Michael Giacchino returned to score the film, and he’s turned in a fun though not that memorable score, as I feel he did for the previous two nuTrek films. I do love his nuTrek main theme, though as with the first two films I will again wish he’d woven more classic Trek themes into his score, rather than making us wait until the closing credits to hear a nice, full-throated version of the classic Trek theme music.
I quite liked the revamped look of the Starfleet uniforms in this film. I wish they didn’t keep tweaking the costumes between every film — I’d love for this film series to find a good groove and stick with it, much as the original film series did with the beautiful maroon Starfleet uniforms sen in Trek II-VI. But that being said, I like the slightly more formal, more regal-looking regular uniforms, and I also like the more rugged look to the away gear that most of the crew sport once they get stranded on the planet.
I don’t love the title Star Trek Beyond and wish this nuTrek series would adopt a better naming convention. I just don’t like at all the idea of trying to make the title be a part of the phrase Star Trek. Go with the Mission: Impossible formula of a title after the colon (a great alternative to numbering the sequels) and please work harder to come up with a cool title. OK? OK.
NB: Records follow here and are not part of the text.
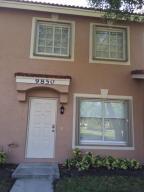 联栋屋 为 出租 在 Santa Cruz, 9850 Kamena Circle 博因顿海滩, 佛罗里达州 33436 美国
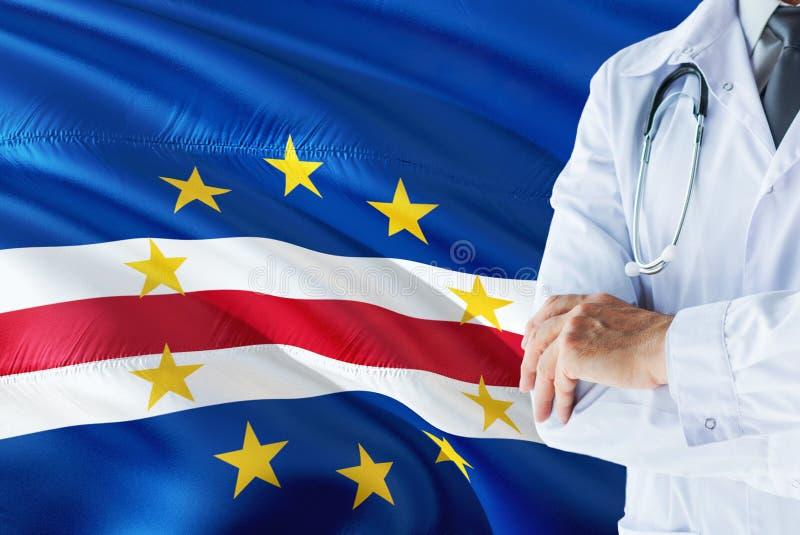 Doktorska pozycja z stetoskopem na przylądka Verde flagi tle Krajowy system opieki zdrowotnej poj?cie, medyczny temat obraz stock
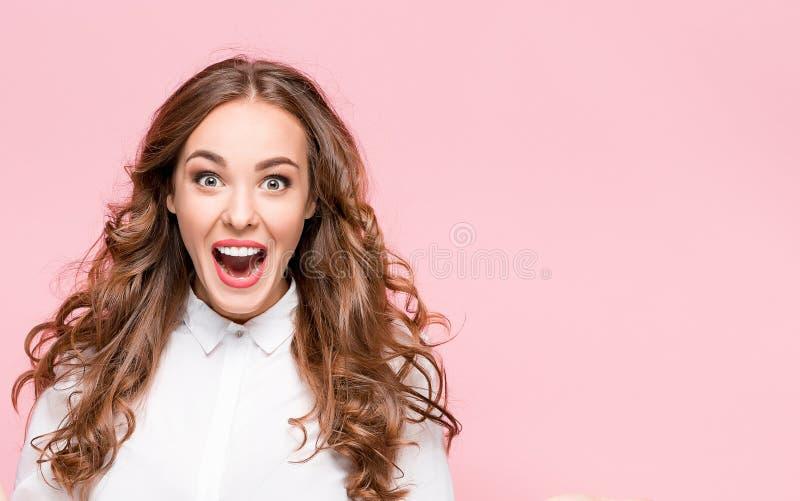 Verraste gelukkige mooie vrouw die in opwinding kijken royalty-vrije stock foto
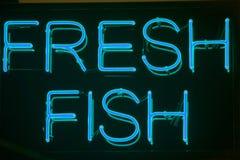 Vers het neonteken van Vissen Stock Foto's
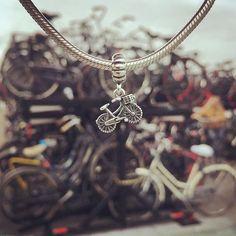 #bicicle #netherlands #amsterdam #holand #lovetotravel #travelaroundtheworld #pandoraaroundtheworld #allaroundtheworld #aroundtheworld #Pandora #myPANDORA #pandorafan #charm #pandorabracelet #pandorastyle #pandoracollection #pandorajewellery #pandoralover #pandoramonamour #pandorainlove #instapandora #pandora_moment #unforgettablemoments #travelcharms #mypandorabracelet #eurotrip #imamsterdam #iloveamsterdam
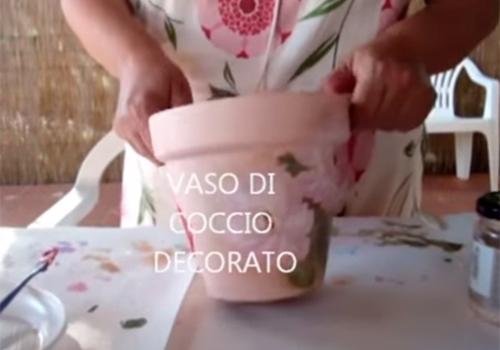 Decoupage su vaso di coccio
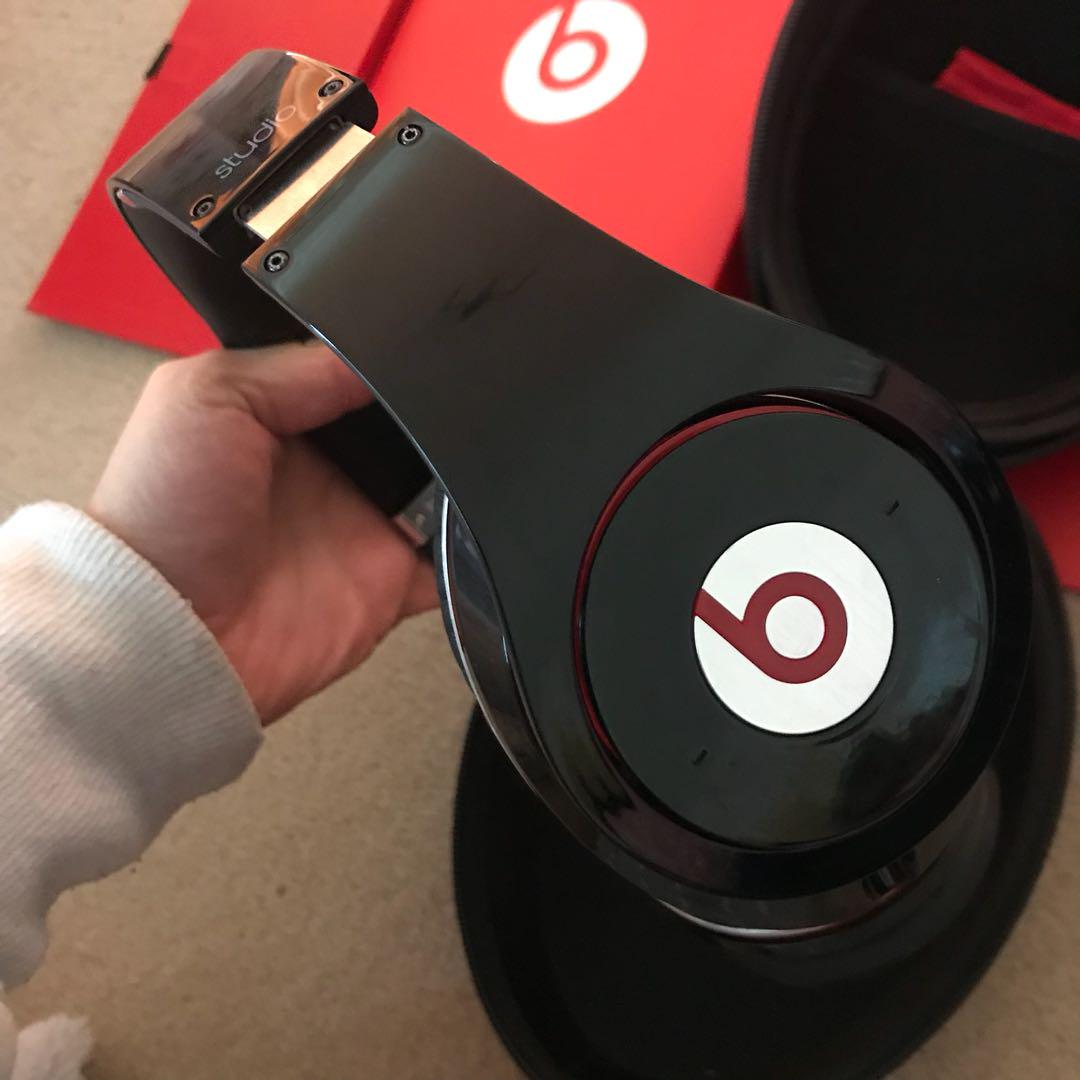 Beats by Dr. Dre Studio 1.0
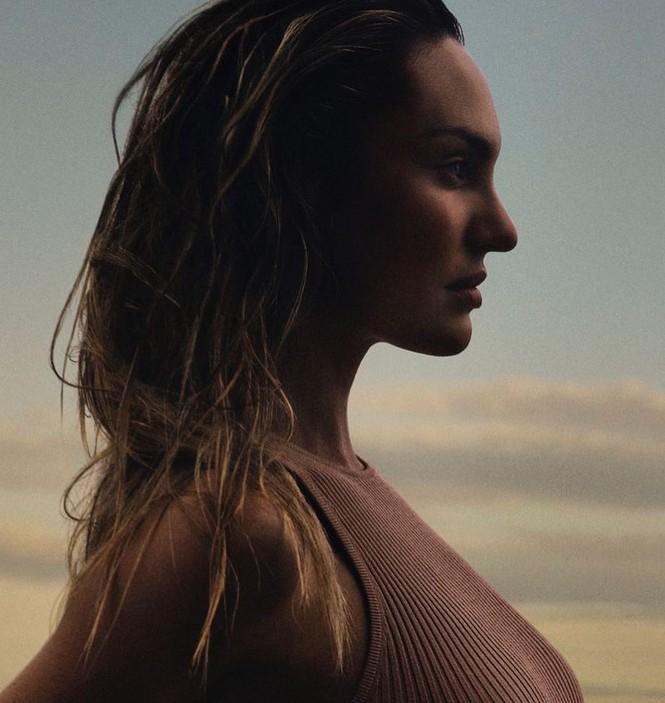Thiên thần nội y Nam Phi gợi cảm hút hồn tắm biển Miami - ảnh 14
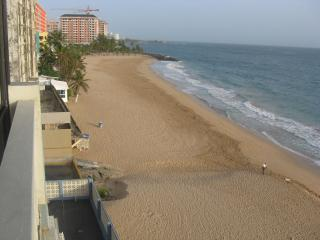 Oceanfront Condo next to Marriott Hotel Condado, Miramar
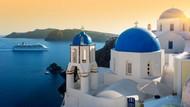 Pasang Bilik Kaca, Yunani Undang Wisatawan ke Pantai Lagi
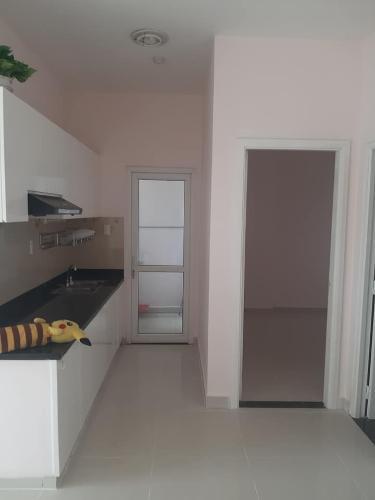 Bán căn hộ Sunview Town tầng thấp, diện tích 53m2 - 2 phòng ngủ, nội thất cơ bản.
The early rumors about this third nuTrek film had me so worried. I was quite horrified by the idea of Bob Orci being given the helm of this film. Thankfully, we dodged that bullet and wound up in the far more capable, better-suited hands of writers Simon Pegg and Doug Jung and director Justin Lin. Star Trek Beyond is a terrific course correction after Into Darkness. Is it too late, though? Did the terrible Into Darkness cut this franchise off at the knees? The not-terrible but lower than Star Trek or Into Darkness box office of Beyond so far seems to suggest that this might be the case. Perhaps the future of Trek lies back on TV, where it originated. The new, in-the-works Trek show Star Trek: Discovery certainly looks interesting. But boy, would I really love to see a truly, unabashedly GREAT Star Trek movie on the big screen in my lifetime. I want to feel again like I felt when I first walked out of the theatre after having seen Star Trek VI: The Undiscovered Country, back in 1991.
I will continue to chase that feeling. For now, I am quite satisfied by Star Trek Beyond, and I’d love to see where this film franchise goes from here.